401k Contribution Guidelines and Limitations

Federally mandated limitations govern how much an employee can contribute to his or her 401k plan each year, and how much the employer can likewise contribute to the company's plan. The following information and examples are provided by the IRS:

Limitation on Elective Deferrals

There is a limit on the amount of elective deferrals that you can contribute to your traditional or safe harbor 401(k) plan. The limit is increased annually, subject to cost-of-living increases. Generally, all elective deferrals that you make to all plans in which you participate must be considered to determine if the dollar limits are exceeded. Limits on the amount of elective deferrals that you can contribute to a SIMPLE 401(k) plan are different from those in a traditional or safe harbor 401(k).

Although general rules for 401(k) plans provide for the dollar limits as described above, that does not mean that you are entitled to defer that entire amount. Other limitations may come into play that would limit your elective deferrals to a lesser amount. For example, your plan document may provide a lower limit or the plan may need to further limit your elective deferrals in order to meet nondiscrimination requirements.

Catch-Up Contributions

A plan may permit participants who are age 50 or over at the end of the calendar year to make additional elective deferral contributions. These additional contributions (commonly referred to as “catch-up” contributions) are not subject to the general limits that apply to 401(k) plans. An employer is not required to provide for catch-up contributions in any of its plans. However, if your plan does allow catch-up contributions, it must allow all eligible participants to make the same election with respect to catch-up contributions.

If you participate in a traditional or safe harbor 401(k) plan and you are age 50 or older, the elective deferral limit increases annually, subject to cost-of-living increases. If you participate in a SIMPLE 401(k) plan and you are age 50 or older the elective deferral limit increases annually, subject to cost-of-living increases.

The catch-up contribution you can make for a year cannot exceed the lesser of the following amounts: The catch-up contribution limit, above, or the excess of your compensation over the elective deferrals that are not catch-up contributions.

If you participate in plans of different employers, you can treat amounts as catch-up contributions regardless of whether the individual plans permit those contributions. In this case, it is up to you to monitor your deferrals to make sure that they do not exceed the applicable limits.

Example: If Joe Saver, who’s over 50, has only one employer and participates in that employer’s 401(k) plan, the plan would have to permit catch-up contributions before he could defer the maximum of $20,500 for 2008 (the $15,500 regular limit for (example) 2008 plus the $5,000 catch-up limit for 2008). If the plan didn’t permit catch-up contributions, the most Joe could defer would be $15,500. However, if Joe participates in two 401(k) plans, each maintained by an unrelated employer, he can defer a total of $20,500 even if neither plan has catch-up provisions. Of course, Joe couldn’t defer more than $15,500 under either plan and he would be responsible for monitoring his own contributions.

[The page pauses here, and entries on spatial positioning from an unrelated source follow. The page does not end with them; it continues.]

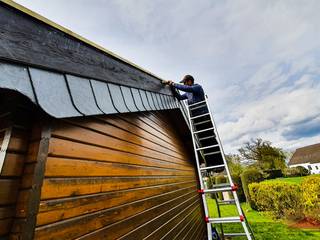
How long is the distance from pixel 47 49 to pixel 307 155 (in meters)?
65.7

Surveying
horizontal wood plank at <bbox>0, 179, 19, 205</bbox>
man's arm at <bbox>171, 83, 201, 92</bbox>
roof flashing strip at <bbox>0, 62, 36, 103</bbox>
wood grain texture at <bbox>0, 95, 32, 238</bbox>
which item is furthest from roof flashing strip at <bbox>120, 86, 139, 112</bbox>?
man's arm at <bbox>171, 83, 201, 92</bbox>

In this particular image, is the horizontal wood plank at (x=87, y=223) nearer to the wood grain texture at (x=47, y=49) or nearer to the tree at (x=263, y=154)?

The rules relating to catch-up contributions are complex and your limits may differ according to provisions in your specific plan. You should contact your plan administrator to find out whether your plan allows catch-up contributions and how the catch-up rules apply to you.

Treatment of Excess Deferrals

If the total of your elective deferrals is more than the limit, you can have the difference (called an excess deferral) returned to you from any of the plans that permit these distributions. You must notify the plan by April 15 of the following year of the amount to be paid from the plan. The plan must then pay you that amount plus allocable earnings by April 15 of the year following the year in which the excess occurred.

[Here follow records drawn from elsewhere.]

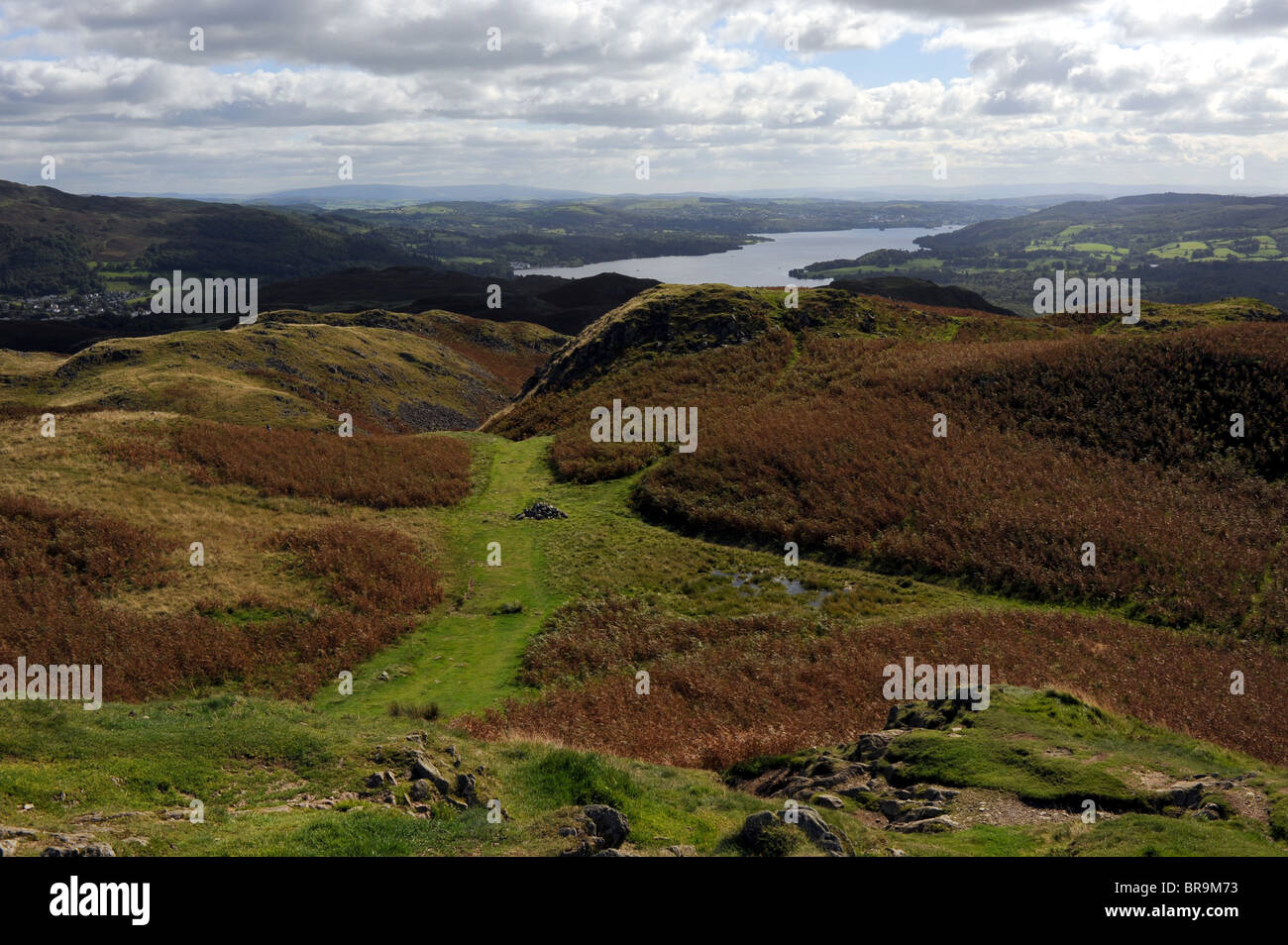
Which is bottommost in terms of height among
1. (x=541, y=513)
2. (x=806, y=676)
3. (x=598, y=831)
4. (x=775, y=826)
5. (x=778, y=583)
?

Excess Withdrawn by April 15

If you withdraw the excess deferral for (example) 2007 by April 15, 2008, it is includable in your gross income for 2007, but not for 2008. However, any income earned on the excess deferral taken out is taxable in the tax year in which it is taken out. The distribution is not subject to the additional 10% tax on early distributions.

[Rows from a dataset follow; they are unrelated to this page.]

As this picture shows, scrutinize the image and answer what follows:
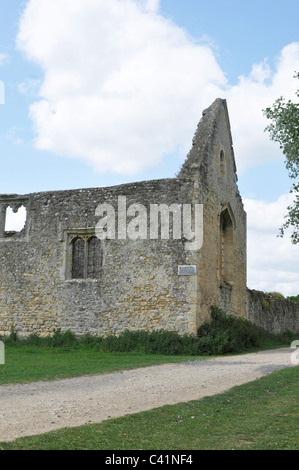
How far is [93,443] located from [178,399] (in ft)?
8.07

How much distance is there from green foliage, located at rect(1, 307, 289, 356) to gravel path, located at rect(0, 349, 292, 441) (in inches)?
121

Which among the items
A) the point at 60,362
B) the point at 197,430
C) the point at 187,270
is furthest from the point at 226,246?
the point at 197,430

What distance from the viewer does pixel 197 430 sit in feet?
16.5

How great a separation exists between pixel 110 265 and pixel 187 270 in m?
2.38

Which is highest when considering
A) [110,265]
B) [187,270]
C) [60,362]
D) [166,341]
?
[110,265]

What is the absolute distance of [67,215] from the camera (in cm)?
1591

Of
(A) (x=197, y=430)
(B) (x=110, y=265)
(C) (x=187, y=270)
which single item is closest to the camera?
(A) (x=197, y=430)

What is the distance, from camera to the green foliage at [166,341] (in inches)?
538

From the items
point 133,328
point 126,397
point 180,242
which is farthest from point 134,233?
point 126,397

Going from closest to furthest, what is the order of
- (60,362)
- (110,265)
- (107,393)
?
(107,393)
(60,362)
(110,265)

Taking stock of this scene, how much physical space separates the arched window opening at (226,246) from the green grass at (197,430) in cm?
1166

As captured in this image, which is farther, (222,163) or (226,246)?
(226,246)

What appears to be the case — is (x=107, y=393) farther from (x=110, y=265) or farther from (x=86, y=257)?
(x=86, y=257)

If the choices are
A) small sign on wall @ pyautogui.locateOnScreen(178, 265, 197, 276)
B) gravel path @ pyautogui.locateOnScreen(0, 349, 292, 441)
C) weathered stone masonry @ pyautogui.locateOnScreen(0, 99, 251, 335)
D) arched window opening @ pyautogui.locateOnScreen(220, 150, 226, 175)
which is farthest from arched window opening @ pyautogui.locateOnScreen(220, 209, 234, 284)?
gravel path @ pyautogui.locateOnScreen(0, 349, 292, 441)
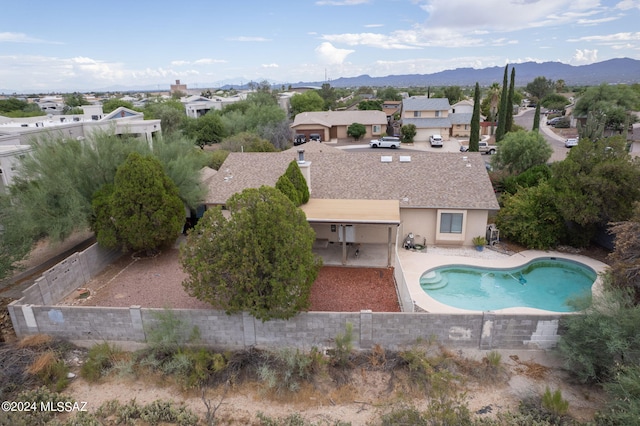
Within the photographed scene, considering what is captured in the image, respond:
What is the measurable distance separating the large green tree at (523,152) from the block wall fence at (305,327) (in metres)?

Excess Not Withdrawn by April 15

If you do not take out the excess deferral by (example) April 15, 2008, the excess, though taxable in 2007, is not included in your cost basis in figuring the taxable amount of any eventual distributions from the plan. In effect, an excess deferral left in the plan is taxed twice, once when contributed and again when distributed. Also, if the entire deferral is allowed to stay in the plan, the plan may not be a qualified plan.

Reporting Corrective Distributions on Form 1099-R

Corrective distributions of excess deferrals (including any earnings) are reported to you by the plan on Form 1099-R, Distributions From Pensions, Annuities, Retirement or Profit-Sharing Plans, IRAs, Insurance Contracts, etc.

Additional Limits

There are other limits that restrict contributions made on your behalf. In addition to the limit on elective deferrals, annual contributions to all of your accounts - this includes elective deferrals, employee contributions, employer matching and discretionary contributions and allocations of forfeitures to your accounts - may not exceed the lesser of 100% of your compensation or (example) $46,000 (for 2008, $49,000 for 2009). In addition, the amount of your compensation that can be taken into account when determining employer and employee contributions is limited. In 2008, the compensation limitation was $230,000; for 2009, the limit was $245,000. This limit also increases annually, subject to cost-of-living.